Еще в коридоре она ощутила запах дыма и жареного мяса. С каждой же ступенькой вниз запахи становились сильнее и разнообразнее. Она узнавала и ароматы лесных ягод, что явно идут на подливу, запах меда и медовух, ароматных трав. Но были и запахи незнаемые, пряные, тревожащие. Доносился и слитный шум, будто толпа осаждающих пыталась вломиться в крепость.
Со второго поверха уже различала пьяные вопли, песни, выкрики, здравицы. Она чувствовала, как вся сжимается в комок. Чужой народ, враждебный народ. Она здесь не княгиня, а пленница. Которую сейчас осмотрят, как корову на торгу, и продадут… Хуже того, отдадут любому, кто захочет протянуть к ней руку и назвать женой.
Хоть не наложницей, мелькнуло с горькой насмешкой. Впрочем, Олег не хочет ее чрезмерного унижения. Это вызовет взрыв злобы в Искоростене. А великий князь любых ссор избегает пугливо. Не уверен в своей власти, не уверен! И не зря.
Хотя какая разница, подумала она трезво. Хоть женой, хоть наложницей. Все равно убьет любого мужика в ту же ночь, а затем лишь покончит с собой.
У входа в палату остановилась на последней ступени. Здесь пир уже гремел, на нее внимания не обращали. Под стенами на вертелах поворачиваются, бесстыдно выставляя оголенные ноги, туши кабанов, молодых косуль, оленят, гусей. Жир капает на багровые угли, с шипением взвивается синими чадящими дымками. Из распахнутых настежь дверей непрерывной чередой бегут взмокшие отроки, у каждого в руках огромное блюдо. Ставят перед боярами, забирают предыдущее, даже если гость не успел и дотронуться, подкатывают бочонки со странно пахнущей бражкой или заморской медовухой.

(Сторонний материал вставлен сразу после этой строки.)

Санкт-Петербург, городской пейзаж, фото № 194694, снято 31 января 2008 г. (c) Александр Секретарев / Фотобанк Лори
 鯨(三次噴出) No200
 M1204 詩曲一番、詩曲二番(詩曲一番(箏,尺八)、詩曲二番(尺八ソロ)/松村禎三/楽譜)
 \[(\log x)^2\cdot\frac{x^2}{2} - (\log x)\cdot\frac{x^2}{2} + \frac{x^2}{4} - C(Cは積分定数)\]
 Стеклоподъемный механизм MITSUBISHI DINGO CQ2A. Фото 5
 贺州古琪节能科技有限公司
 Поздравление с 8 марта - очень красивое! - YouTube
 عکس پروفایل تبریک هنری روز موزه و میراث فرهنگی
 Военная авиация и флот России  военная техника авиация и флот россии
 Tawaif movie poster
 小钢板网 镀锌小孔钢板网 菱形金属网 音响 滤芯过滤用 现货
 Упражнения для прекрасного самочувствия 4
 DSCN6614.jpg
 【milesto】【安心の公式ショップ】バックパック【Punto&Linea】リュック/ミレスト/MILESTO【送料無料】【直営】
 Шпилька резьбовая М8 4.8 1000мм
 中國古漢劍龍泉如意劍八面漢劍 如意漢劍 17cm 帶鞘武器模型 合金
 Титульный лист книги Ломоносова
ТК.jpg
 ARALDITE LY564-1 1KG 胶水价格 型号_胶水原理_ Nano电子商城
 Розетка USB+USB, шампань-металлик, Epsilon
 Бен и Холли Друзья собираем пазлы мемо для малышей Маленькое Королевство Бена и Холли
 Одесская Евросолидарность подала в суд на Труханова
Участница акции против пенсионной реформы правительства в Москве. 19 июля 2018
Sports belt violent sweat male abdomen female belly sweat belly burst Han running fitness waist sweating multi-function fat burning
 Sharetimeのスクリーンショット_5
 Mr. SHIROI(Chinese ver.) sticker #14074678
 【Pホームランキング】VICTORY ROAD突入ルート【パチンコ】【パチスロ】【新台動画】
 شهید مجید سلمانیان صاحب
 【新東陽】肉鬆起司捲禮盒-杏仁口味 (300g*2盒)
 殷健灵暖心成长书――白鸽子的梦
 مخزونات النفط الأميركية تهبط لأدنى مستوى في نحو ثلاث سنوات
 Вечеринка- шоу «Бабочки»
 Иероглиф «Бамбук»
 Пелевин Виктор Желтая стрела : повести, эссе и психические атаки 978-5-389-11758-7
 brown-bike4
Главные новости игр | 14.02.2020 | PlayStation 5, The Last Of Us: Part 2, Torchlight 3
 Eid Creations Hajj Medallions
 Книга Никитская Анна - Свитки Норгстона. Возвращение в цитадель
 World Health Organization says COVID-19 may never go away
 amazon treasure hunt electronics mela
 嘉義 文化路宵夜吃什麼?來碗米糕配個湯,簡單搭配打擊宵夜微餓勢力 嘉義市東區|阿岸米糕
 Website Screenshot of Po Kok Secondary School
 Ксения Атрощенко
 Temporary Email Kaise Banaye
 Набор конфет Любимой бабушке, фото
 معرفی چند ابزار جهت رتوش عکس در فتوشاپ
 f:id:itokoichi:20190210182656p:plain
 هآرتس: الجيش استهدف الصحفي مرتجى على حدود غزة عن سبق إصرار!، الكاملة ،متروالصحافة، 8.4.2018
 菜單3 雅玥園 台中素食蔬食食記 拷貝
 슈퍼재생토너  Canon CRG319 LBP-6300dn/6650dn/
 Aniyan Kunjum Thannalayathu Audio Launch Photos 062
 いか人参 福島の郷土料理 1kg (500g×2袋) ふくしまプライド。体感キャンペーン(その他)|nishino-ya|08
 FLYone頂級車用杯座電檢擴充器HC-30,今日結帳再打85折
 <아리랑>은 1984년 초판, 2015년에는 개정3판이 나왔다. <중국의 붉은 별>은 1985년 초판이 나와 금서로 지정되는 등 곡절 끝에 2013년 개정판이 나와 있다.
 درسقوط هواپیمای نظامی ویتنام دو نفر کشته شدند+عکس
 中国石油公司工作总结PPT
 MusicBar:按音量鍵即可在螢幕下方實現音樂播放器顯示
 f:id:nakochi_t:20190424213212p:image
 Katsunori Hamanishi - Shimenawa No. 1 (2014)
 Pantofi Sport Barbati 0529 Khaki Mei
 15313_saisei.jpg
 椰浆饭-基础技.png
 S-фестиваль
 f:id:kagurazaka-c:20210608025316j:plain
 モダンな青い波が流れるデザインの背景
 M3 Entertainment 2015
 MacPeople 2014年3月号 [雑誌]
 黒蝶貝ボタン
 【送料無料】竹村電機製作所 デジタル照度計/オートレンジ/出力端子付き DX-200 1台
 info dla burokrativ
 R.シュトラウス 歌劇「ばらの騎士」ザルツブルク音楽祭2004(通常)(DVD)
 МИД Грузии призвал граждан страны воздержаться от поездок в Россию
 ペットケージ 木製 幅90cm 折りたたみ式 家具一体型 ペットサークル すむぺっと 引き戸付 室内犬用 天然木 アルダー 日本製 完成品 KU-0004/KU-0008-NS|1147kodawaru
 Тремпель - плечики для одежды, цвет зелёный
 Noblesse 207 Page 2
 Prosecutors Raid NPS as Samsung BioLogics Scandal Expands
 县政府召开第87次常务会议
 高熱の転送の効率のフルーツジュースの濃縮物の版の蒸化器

Ольха догадалась, что там неведомый напиток, о нем рассказывал побывавший в дальних племенах Вырвидуб, но ему не верили: что на свете может быть еще, окромя браги и медовухи?
Она судорожно перевела дыхание, сошла в палату. Одних бояр больше, чем у нее войска! Вздрогнула от удивления: здесь не только русы. Немало таких, как Влад: с волосами до плеч, есть даже с короткими бородками. Есть с волосами до плеч и чисто выбритыми подбородками, но с пышными усами: у кого свисают до груди, кто лихо загибает кверху, кто вообще срезает лишнее, оставляя только черную щеточку на верхней губе… Похоже, здесь, кроме русов, еще с десяток племен и народов.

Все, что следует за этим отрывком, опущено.